Documentation
¶
Overview ¶
Package lcs provides implementations of algorithms to find the longest common subsequence/shortest edit script (LCS/SES) between two slices suitable for use with unicode/utf8 and other alphabets.
Index ¶
Examples ¶
Constants ¶
This section is empty.
Variables ¶
This section is empty.
Functions ¶
This section is empty.
Types ¶
type DP ¶
type DP[T comparable] struct { // contains filtered or unexported fields }
DP represents a dynamic programming based implementation for finding the longest common subsequence and shortest edit script (LCS/SES) for transforming A to B. See https://en.wikipedia.org/wiki/Longest_common_subsequence_problem. This implementation can return all LCS and SES rather than just the first one found. If a single LCS or SES is sufficient then the Myer's algorithm implementation is lilkey a better choice.
Example ¶
package main import ( "fmt" "unicode/utf8" "cloudeng.io/algo/codec" "cloudeng.io/algo/lcs" ) func main() { runeDecoder := codec.NewDecoder(utf8.DecodeRune) a, b := runeDecoder.Decode([]byte("AGCAT")), runeDecoder.Decode([]byte("GAC")) all := lcs.NewDP(a, b).AllLCS() for _, lcs := range all { fmt.Printf("%s\n", string(lcs)) } }
Output: GA GA GC AC
func NewDP ¶
func NewDP[T comparable](a, b []T) *DP[T]
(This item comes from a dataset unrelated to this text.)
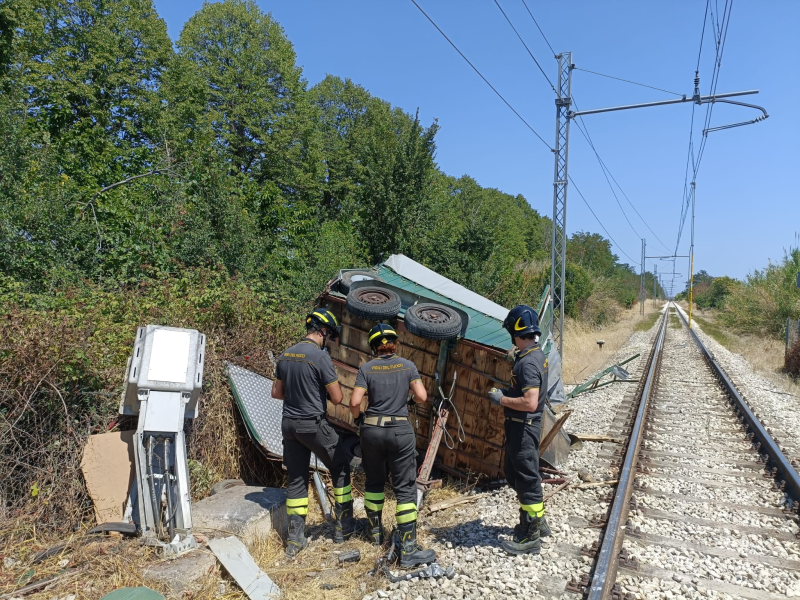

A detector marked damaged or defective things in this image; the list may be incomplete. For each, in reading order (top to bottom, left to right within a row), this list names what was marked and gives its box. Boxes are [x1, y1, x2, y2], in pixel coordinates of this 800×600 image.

overturned truck [316, 255, 572, 480]
broken wooden board [80, 428, 136, 524]
broken wooden board [208, 536, 280, 600]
NewDP creates a new instance of DP. The implementation supports slices of bytes/uint8, rune/int32 and int64s.
type Edit ¶
type Edit[T comparable] struct { Op EditOp A, B int Val T }
Edit represents a single edit. For deletions, an edit specifies the index in the original (A) slice to be deleted. For insertions, an edit specifies the new value and the index in the original (A) slice that the new value is to be inserted at, but immediately after the existing value if that value was not deleted. Insertions also provide the index of the new value in the new (B) slice. A third operation is provided, that identifies identical values, ie. the members of the LCS and their position in the original and new slices. This allows for the LCS to retrieved from the SES.
An EditScript that can be trivially 'replayed' to create the new slice from the original one.
var b []uint8 for _, action := range actions { switch action.Op { case Insert: b = append(b, action.Val.(int64)) case Identical: b = append(b, a[action.A]) } }
type EditScript ¶
type EditScript[T comparable] []Edit[T]
EditScript represents a series of Edits.
func (*EditScript[T]) Apply ¶
func (es *EditScript[T]) Apply(a []T) []T
Apply transforms the original slice to the new slice by applying the SES.
func (*EditScript[T]) FormatHorizontal ¶
func (es *EditScript[T]) FormatHorizontal(out io.Writer, a []T)
FormatVertical prints a representation of the edit script across three lines, with the top line showing the result of applying the edit, the middle line the operations applied and the bottom line any items deleted, eg:
CB AB AC -+|-||-|+ A C B
func (*EditScript[T]) FormatVertical ¶
func (es *EditScript[T]) FormatVertical(out io.Writer, a []T)
FormatVertical prints a representation of the edit script with one item per line, eg:
- 6864772235558415538 -8997218578518345818
- -6615550055289275125
- -7192184552745107772 5717881983045765875
func (*EditScript[T]) Reverse ¶
func (es *EditScript[T]) Reverse() *EditScript[T]
Reverse returns a new edit script that is the inverse of the one supplied. That is, of the original script would transform A to B, then the results of this function will transform B to A.
type Myers ¶
type Myers[T comparable] struct { // contains filtered or unexported fields }
Myers represents an implementation of Myer's longest common subsequence and shortest edit script algorithm as as documented in: An O(ND) Difference Algorithm and Its Variations, 1986.
Example ¶
package main import ( "fmt" "unicode/utf8" "cloudeng.io/algo/codec" "cloudeng.io/algo/lcs" ) func main() { runeDecoder := codec.NewDecoder(utf8.DecodeRune) a, b := runeDecoder.Decode([]byte("ABCABBA")), runeDecoder.Decode([]byte("CBABAC")) fmt.Printf("%v\n", string(lcs.NewMyers(a, b).LCS())) }
Output: BABA
func NewMyers ¶
func NewMyers[T comparable](a, b []T) *Myers[T]
NewMyers returns a new instance of Myers. The implementation supports slices of bytes/uint8, rune/int32 and int64s.
func (*Myers[T]) SES ¶
func (m *Myers[T]) SES() *EditScript[T]
SES returns the shortest edit script.